The accusation was made on August 17 by Moldova's deputy foreign minister, Valentin Zubric, who said a high-ranking official at the Romanian Consulate in the Moldovan capital of Chisinau issued visas in exchange for bribes.
Basescu branded the claim an act of aggression. "It would be better [for Moldova] to stop provoking us," he said. "This is yet another orchestrated aggression, and this time our response will be extremely tough."
Basescu said Moldova's allegations are unfounded since the Romanian Consulate in Chisinau only has the authority to receive visa applications, which are then forwarded to Bucharest for approval.
Romanian Foreign Minister Adrian Cioroianu on August 17 also denied receiving an official complaint that Chisinau claims it sent in June.
Complications Of EU Membership
The dispute comes amid strained ties between the neighboring countries.

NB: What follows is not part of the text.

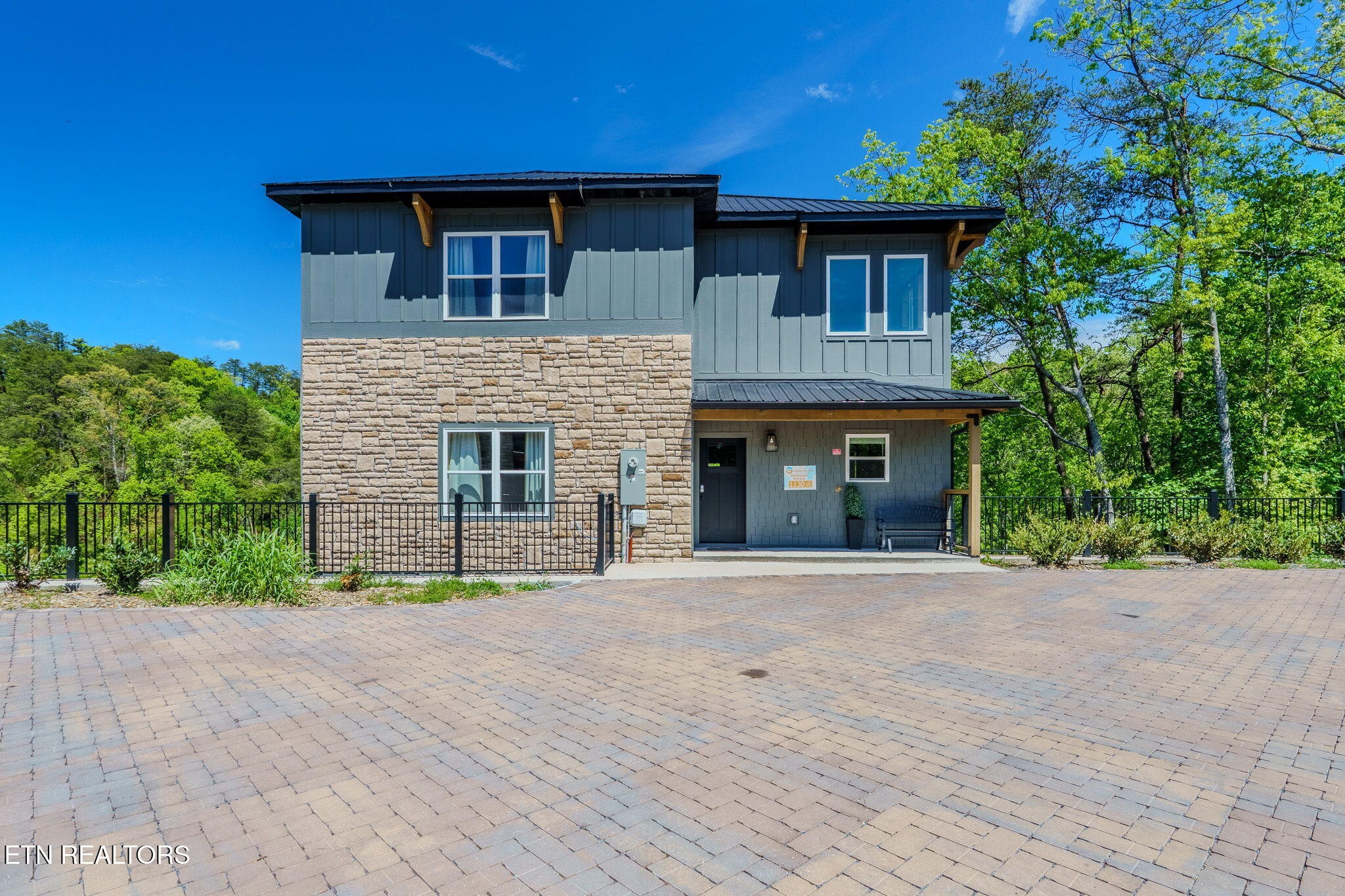 1130 Lee Cardwell Circle
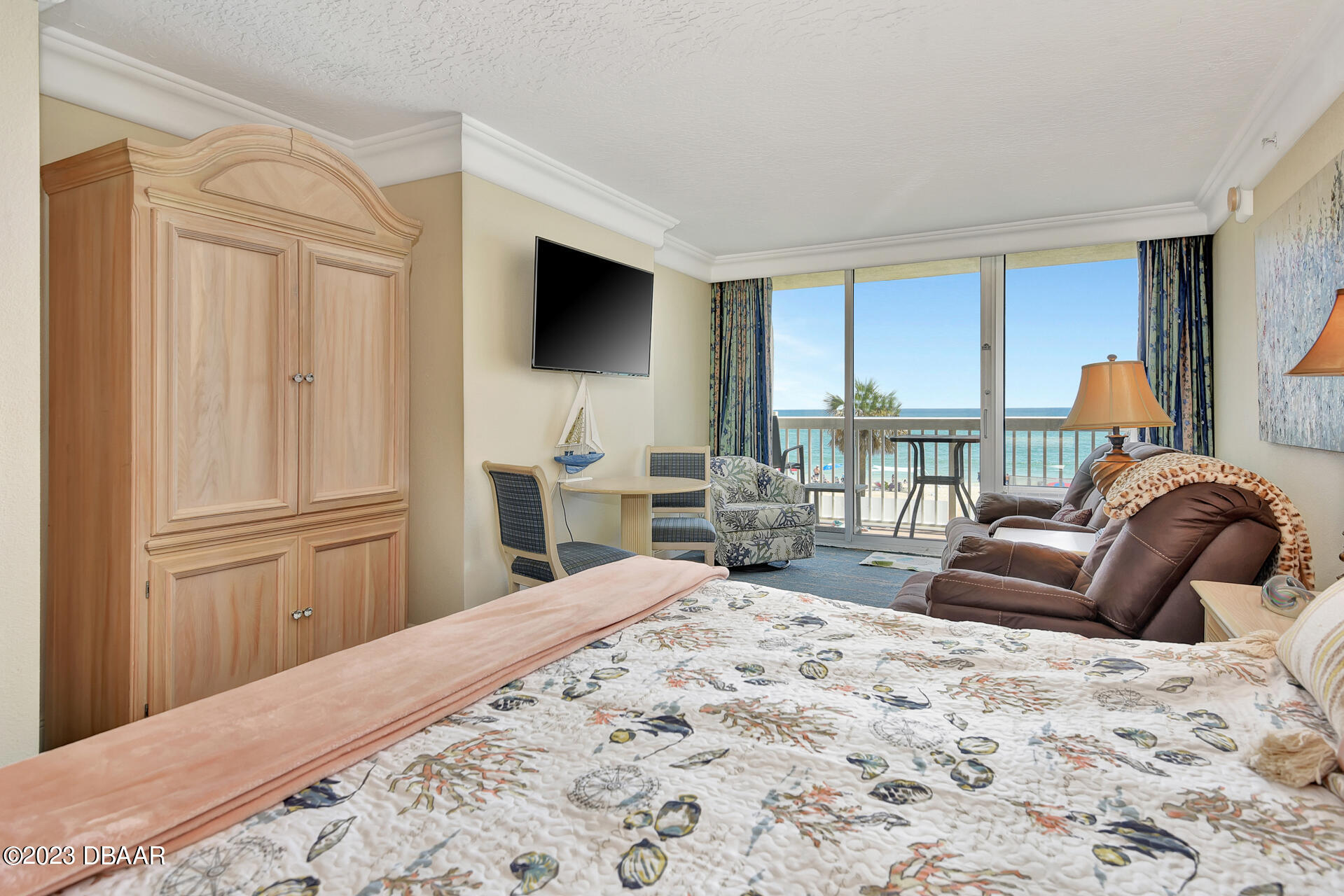 2700 N Atlantic Avenue, 250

Romania introduced a visa regime for Moldovan citizens on 1 January, the date on which it joined the European Union.
Since then, huge lines have formed outside Romania's consulate in Chisinau. Romanian visas are free of charge for Moldovans.

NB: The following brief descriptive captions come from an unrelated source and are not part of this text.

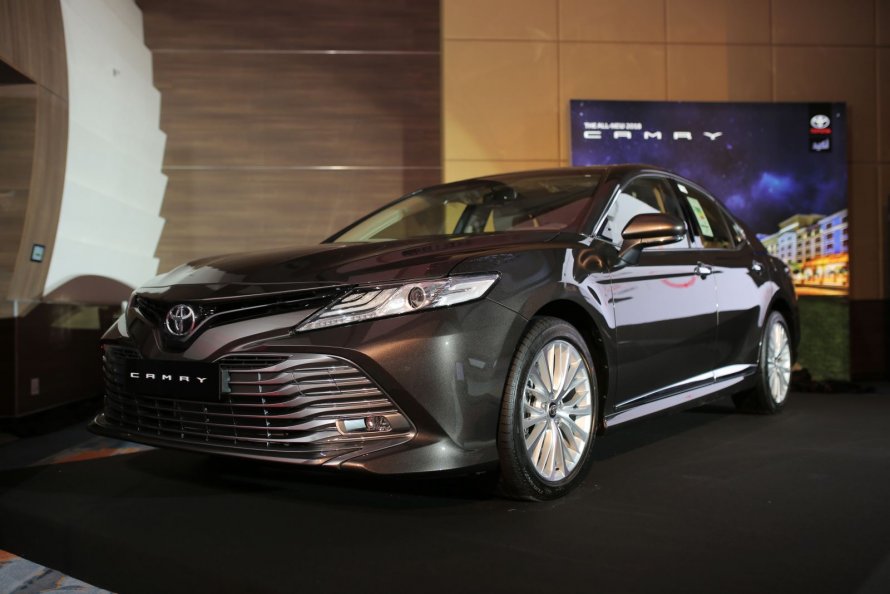 Toyota Camry последняя модель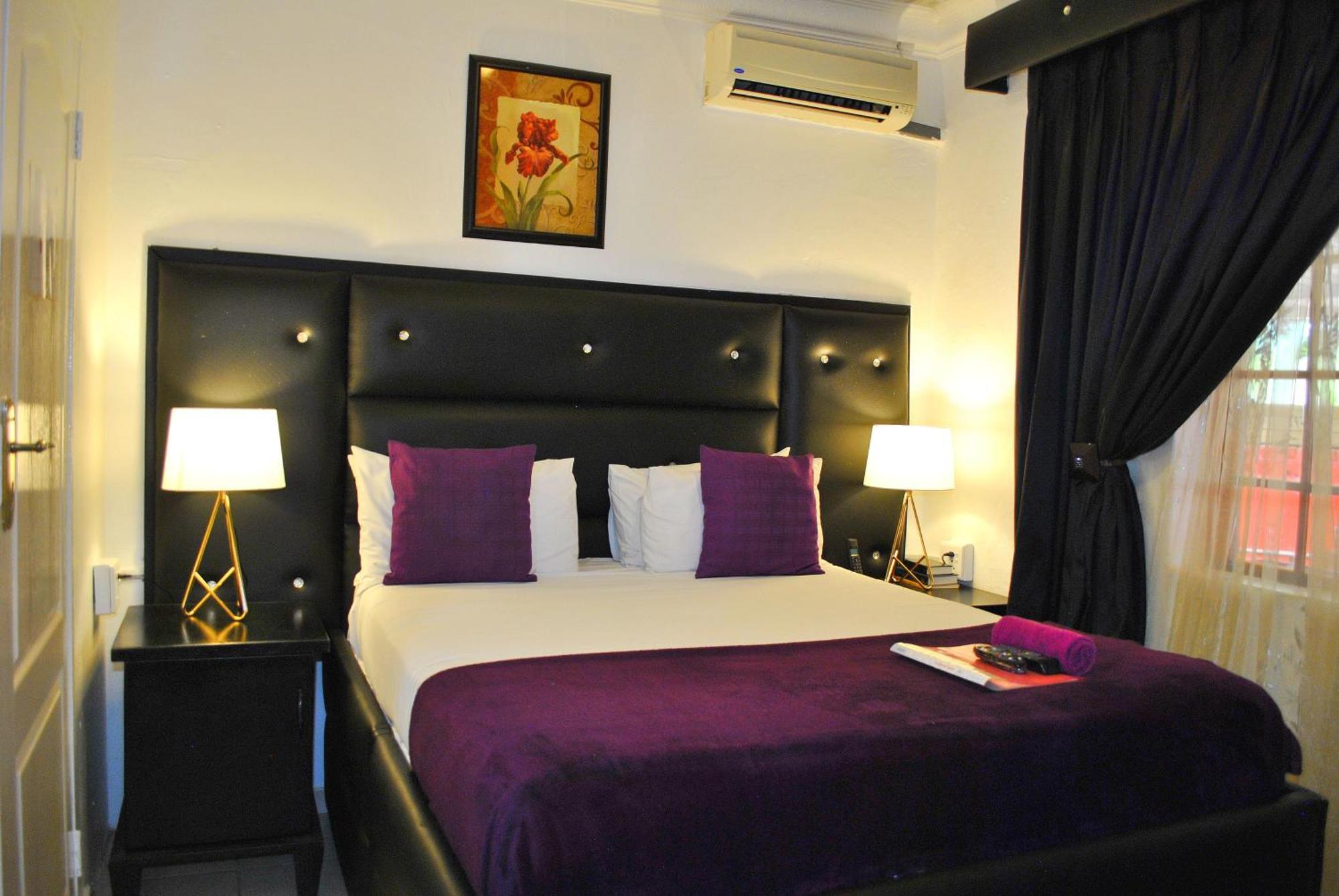 Lapologa Bed & Breakfast 트자넨 외부 사진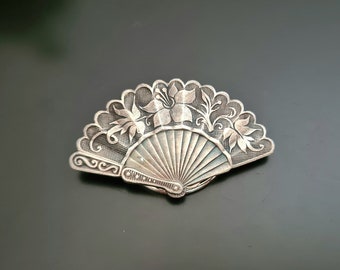 Vintage Brevete SGDG Fan Design with Floral Decor Scarf Clip in Silver Tone Metal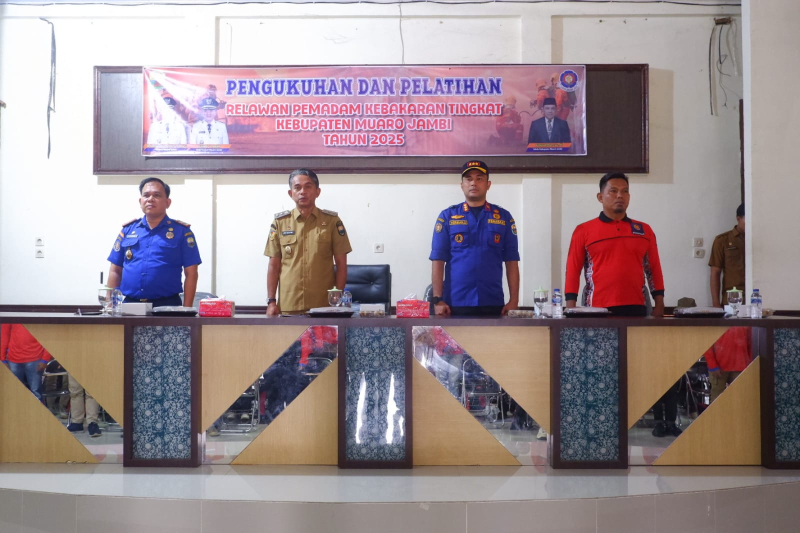 Relawan Pemadam Kebakaran (REDKAR) di Muaro Jambi dikukuhkan.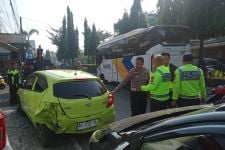 Tabrakan Beruntun Melibatkan 3 Mobil dan 1 Pemotor di Jalan Affandi Sleman - JPNN.com Jogja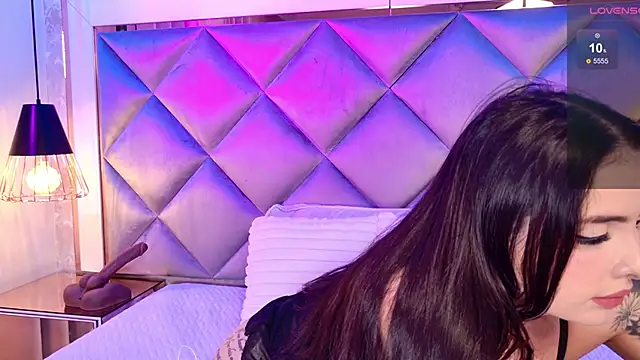 Snapshot of _giggy_2 chatting on 11-30-25, 11:47 giggy 2 online show from 11-30-25, 11:47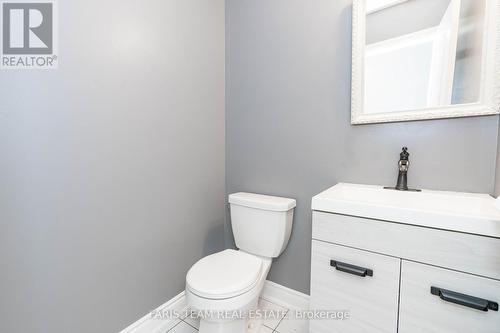 11 Cityview Circle, Barrie, ON - Indoor Photo Showing Bathroom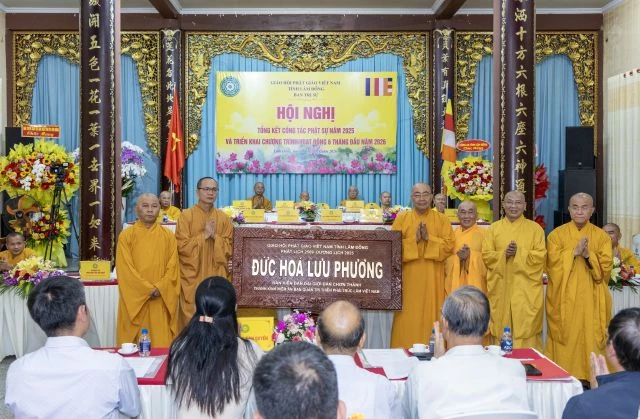 Ban Trị sự Phật giáo tỉnh tri ân công đức đến thiền viện Trúc Lâm Chánh Thiện và chùa Quán Thế Âm Ban Trị sự Phật giáo tỉnh tri ân công đức đến thiền viện Trúc Lâm Chánh Thiện và chùa Quán Thế Âm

Romania has also been struggling with a tide of applications for Romanian citizenship, which allows visa-free movement throughout the European Union. Currently, one in eight of Moldova's 4.3 million citizens has applied for a Romanian passport.
Basescu has promised to further ease the current legislation, which grants citizenship to Moldovans whose parents or grandparents were Romanian citizens before 1940, when Moldova was part of Romania.
Moldova accuses Bucharest of undermining its national security by encouraging Moldovans to become Romanian citizens.
Some 600,000 Moldovans currently live abroad. Moldova's GDP growth depends heavily on the spending of remittances emigrants send to relatives who remain in Moldova.
(RFE/RL's Romania-Moldova Service contributed to this report.)